Le Japon saura-t-il capitaliser sur la nippomania ambiante ? Nouvelle pierre à l’édifice du soft power japonais, l’Exposition universelle s’est ouverte à Osaka le 13 avril pour une durée de six mois. S’il est encore trop tôt pour juger du succès de l’événement, une chose est sûre : le flot de visiteurs n’est pas près de se tarir dans un pays qui a déjà comptabilisé une année touristique record en 2024 (36,8 millions de visiteurs). « Osaka 2025 » vise à attirer 28,2 millions de touristes surtout internationaux, et conjurer le souvenir malheureux des Jeux olympiques de Tokyo en pleine crise du Covid-19. Le pays est un habitué de la manifestation, puisque c’est la troisième fois en soixante ans qu’il l’accueille : en 1970, véritable succès avec ses 64,2 millions de visiteurs, « Osaka 1970 » avait été la vitrine d’un Japon entré dans une nouvelle ère de prospérité et de progrès technologiques. En 2005, une seconde édition restée plus discrètement dans les mémoires s’était tenue près de Nagoya. Plus de 150 ans après la première Exposition universelle londonienne de 1873, le modèle semble bel et bien perdurer, et continue de catalyser l’énergie du pays organisateur comme celle des participants. Cette année, 161 pays et 9 organisations internationales sont représentés unis par la thématique « Designing Future Society for Our Lives » [Concevoir la société du futur, imaginer notre vie de demain]. Au centre du jeu, le développement durable et notamment « l’importance d’intégrer les technologies avancées dans tous les aspects de la vie pour relever les défis mondiaux et créer un environnement plus sûr et plus confortable pour la société moderne », indiquent les organisateurs. C’est une mission que la mascotte officielle, intitulée « Myaku-Myaku » entend incarner : personnage ludique bleu et rouge composé de cellules humaines et d’eau, sa palette de couleurs représente le flux des artères et des veines, tandis que son nom, qui signifie « pouls » en japonais, symbolise la continuité de la vie.

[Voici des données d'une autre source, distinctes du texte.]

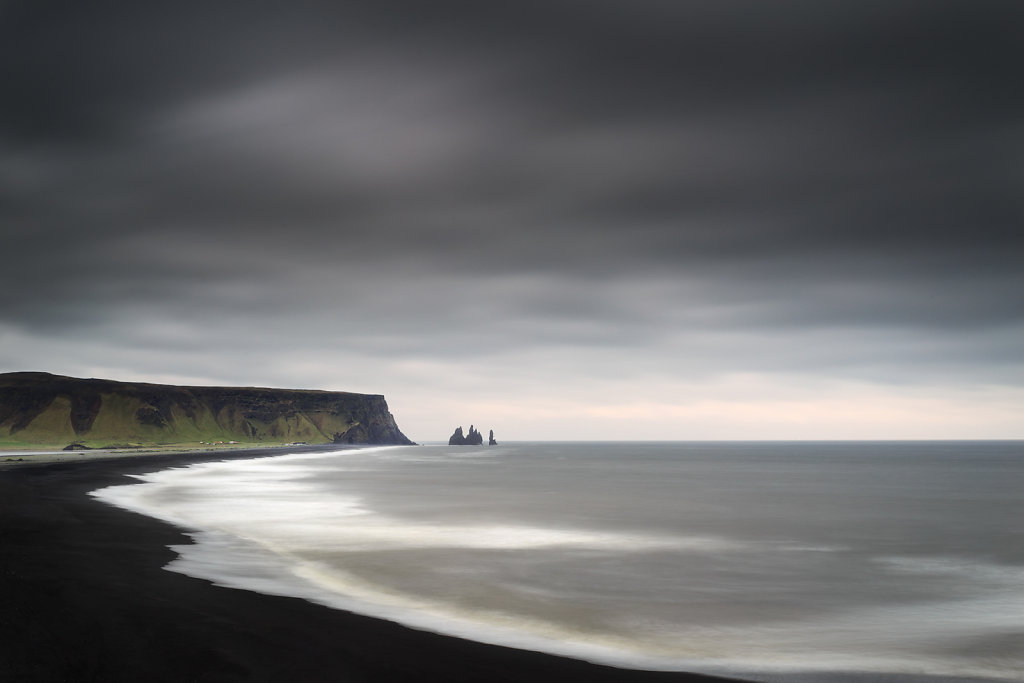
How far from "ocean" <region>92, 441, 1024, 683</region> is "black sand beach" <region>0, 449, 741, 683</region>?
1.06 m

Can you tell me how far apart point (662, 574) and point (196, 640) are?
13071mm

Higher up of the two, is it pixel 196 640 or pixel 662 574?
pixel 196 640

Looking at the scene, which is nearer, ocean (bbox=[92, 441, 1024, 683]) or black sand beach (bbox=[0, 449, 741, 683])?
black sand beach (bbox=[0, 449, 741, 683])

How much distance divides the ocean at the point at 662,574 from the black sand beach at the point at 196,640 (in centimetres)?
106

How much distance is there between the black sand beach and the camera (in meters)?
8.72

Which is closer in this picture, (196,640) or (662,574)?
(196,640)

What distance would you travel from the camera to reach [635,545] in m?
25.1

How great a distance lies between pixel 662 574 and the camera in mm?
19188

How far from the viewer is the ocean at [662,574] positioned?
38.4 ft

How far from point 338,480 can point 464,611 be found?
50.8 meters

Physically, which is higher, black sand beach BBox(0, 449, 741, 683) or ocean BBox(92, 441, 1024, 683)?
black sand beach BBox(0, 449, 741, 683)

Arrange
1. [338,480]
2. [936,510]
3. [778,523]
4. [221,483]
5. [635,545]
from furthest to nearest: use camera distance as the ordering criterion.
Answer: [338,480] < [221,483] < [936,510] < [778,523] < [635,545]

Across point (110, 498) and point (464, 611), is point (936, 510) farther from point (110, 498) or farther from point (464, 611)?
point (110, 498)

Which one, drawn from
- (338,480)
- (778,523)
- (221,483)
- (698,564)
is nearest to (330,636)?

Le site sélectionné pour l’Exposition universelle est singulier : l’île artificielle de Yumeshima, grande de 1,5 km2, située à l’extrémité ouest de la ville portuaire, dans la baie d’Osaka. « L’île de rêve » – en traduction littérale – a été construite sur un ancien dépôt de déchets. Pour devenir la terre d’accueil du projet, Yumeshima a fait l’objet, depuis 2021, d’importants travaux de sécurisation, d’assainissement et d’aménagement notamment pour dépolluer et stabiliser les sols, afin de mieux raccorder l’île aux services de la ville (en eau, électricité et transports). Un projet d’envergure dont le budget a atteint près de 80 milliards de yens [500 M€], en partie supporté par la Ville d’Osaka qui a argué de la transformation du site à des fins pérennes. À l’horizon 2030, Yumeshima devrait accueillir un complexe touristique comprenant un circuit automobile ainsi qu’un parc aquatique et un casino ; il devrait garder quelques éléments d’« Osaka 2025 ». Si l’aspect environnemental – et notamment le questionnement sur la « durabilité » du projet ultérieur – a pu susciter du scepticisme, voire des critiques, la logistique de l’événement – dont les nombreux retards dans la construction des pavillons et la hausse drastique des coûts engendrée par le manque de main-d’œuvre et de matériaux – a également représenté un défi de taille pour les organisateurs.
Installée dans la baie d’Osaka, l’Exposition universelle 2025, répartie en trois zones, intègre logiquement l’élément marin avec un « Water world » (un plan d’eau) qui cohabite avec le « Green world » et le « Pavillon world ». Si les pavillons thématiques ou nationaux rivalisent d’inventivité au niveau technique et esthétique, c’est sans nul doute l’œuvre de Sou Fujimoto, l’architecte désigné de l’Exposition [lire encadré p. 55] qui restera la signature de cette édition. Servant à la fois de porte d’entrée pour les visiteurs et ceinturant l’espace central du site, cette monumentale structure circulaire en bois de 60 000 m2 baptisée « Ring » est large de près de 700 m. Le toit de la structure, transformé en promenade panoramique longue de deux kilomètres, est accessible aux visiteurs. « Le Ring est une porte symbolique qui accueille les visiteurs du monde entier et incarne leur désir de vivre la philosophie de la conception du site de l’Expo, à savoir “l’unité dans la diversité” », explique Sou Fujimoto. Édifié entièrement en bois selon la technique traditionnelle d’assemblage sans clous ni vis, dite « nuki », utilisée notamment pour les temples et sanctuaires, l’ouvrage s’affirme comme une interprétation contemporaine de la construction traditionnelle japonaise en bois, « matériau d’avenir » pour sa neutralité carbone. Pour exemple, le plus ancien bâtiment en bois du monde, le temple Horyu-ji, près de Nara à quelques kilomètres d’Osaka, a été construit avec cette technique. Sous ces auspices, l’Exposition universelle d’Osaka entend célébrer l’innovation dans le respect des traditions, une mission que le Japon aime à perpétuer.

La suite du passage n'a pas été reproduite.